Six mains en l’air, mais une bouche s’ouvre. La seule incapable de mesurer la gravité de la situation. Au milieu du cliquetis des sûretés sautant, Kévin se lance :

« Salut… Ça piense ? »

Un silence de mort. Il aurait pu être sur scène à la fête du cimetière de Saint-Flurugnious qu’elle aurait eu le même effet. Puis un grognement dans les rangs des Bêtes. Une réaction. Il ne fallait pas la laisser filer. Il renchérit :

« Ça pense, ça piense, on se serre la pince ? »

Il jouait rapidement sur les sonorités, sans trop savoir où il allait. Une étrange nervosité saisit l’ensemble de la salle de cours, comme un raz de marrée passant par dessus la tension latente. Kévin sauta à pieds joints de quelques centimètres, pour se placer en contre-champ de sa position précédente.

« Hey ! Rectus ! Tu m’as pris au mot ! Vise donc ton apparatus ! »

Il avait changé de place, de ton, de face, et c’est à ce moment là que quelqu’un s’esclaffa. Buffalo Calfeutré ne comprenait pas ce qu’il lui arrivait. Au milieu de ses traits tirés de bonheur, ses deux petits yeux hurlaient de terreur. Il lâcha son arme et tomba dans les bras d’Orignal Fallacieux, le suppliant du regard. Puis il tomba par terre, se tenant les côtes, alors que la contamination se fit dans le troupeau. Kévin reprit le premier personnage :

« Ben oui, je viens pas faire l’aumône, Sapiens ! Checke la sape, c’est classe et ça claque ! »
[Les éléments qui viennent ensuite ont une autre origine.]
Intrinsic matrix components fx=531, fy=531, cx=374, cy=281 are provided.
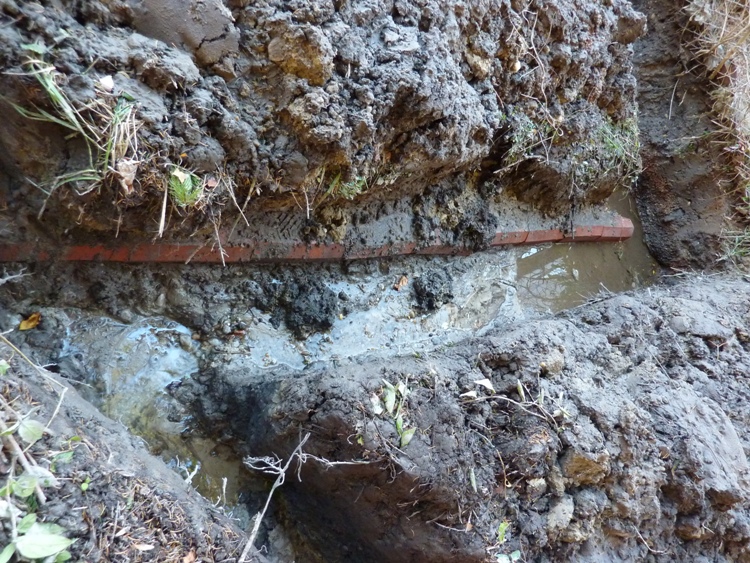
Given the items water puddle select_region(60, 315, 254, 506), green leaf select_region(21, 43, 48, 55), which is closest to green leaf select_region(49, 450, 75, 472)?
water puddle select_region(60, 315, 254, 506)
Bidonnés sans trop savoir pourquoi, c’est un sentiment préhistorique qu’ils découvraient là. La mauvaise blague les avait saisis sous leurs fronts bas. Aucun ne se tût, leur vacarme ne pouvait pas s’assourdir. Les sirènes au loin hurlaient : il fallait fuir.
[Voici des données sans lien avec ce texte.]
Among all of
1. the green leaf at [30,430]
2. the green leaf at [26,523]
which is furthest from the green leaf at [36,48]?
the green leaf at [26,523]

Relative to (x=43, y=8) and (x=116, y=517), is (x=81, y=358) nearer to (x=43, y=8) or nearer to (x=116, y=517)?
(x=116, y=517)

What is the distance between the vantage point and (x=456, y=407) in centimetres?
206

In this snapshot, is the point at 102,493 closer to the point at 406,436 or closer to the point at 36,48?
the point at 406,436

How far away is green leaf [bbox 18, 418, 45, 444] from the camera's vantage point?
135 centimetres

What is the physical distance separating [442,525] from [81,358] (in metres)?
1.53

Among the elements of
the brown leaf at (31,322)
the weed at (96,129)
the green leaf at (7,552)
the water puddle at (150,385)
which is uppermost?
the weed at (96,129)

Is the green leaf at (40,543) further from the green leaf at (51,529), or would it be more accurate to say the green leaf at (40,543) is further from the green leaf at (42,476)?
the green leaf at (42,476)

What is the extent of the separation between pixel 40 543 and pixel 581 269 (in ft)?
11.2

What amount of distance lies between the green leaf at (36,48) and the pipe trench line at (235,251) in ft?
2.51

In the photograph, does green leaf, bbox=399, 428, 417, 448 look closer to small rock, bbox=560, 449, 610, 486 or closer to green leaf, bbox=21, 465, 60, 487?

Ali, bien que choqué, fut le premier à bouger. Il prit Kévin par l’épaule :

« C’est bon. Arrête. Il faut qu’on parte. »

Il était loin d’avoir compris ce qu’il venait de se passer et se découvrait une jalousie pour les imbéciles qui avaient pu découvrir avant lui ce qu’il pourchassait depuis si longtemps. L’historien attrapa un tas de dossiers qu’il fourra dans les mains de Kévin.

« Prends ça, fissa ! »

Il ramassa un autre fatras qu’il donna à son assistante mais elle ne le saisit pas. À ses pieds gisaient papiers et militaires mais elle restait plantée là. Elle ne bougeait plus. Les yeux écarquillés, les bras ballants, elle avait entendu le comédien mais on aurait dit qu’elle avait vu Méduse. Elle était figée comme une statue, Eulalie Berthé.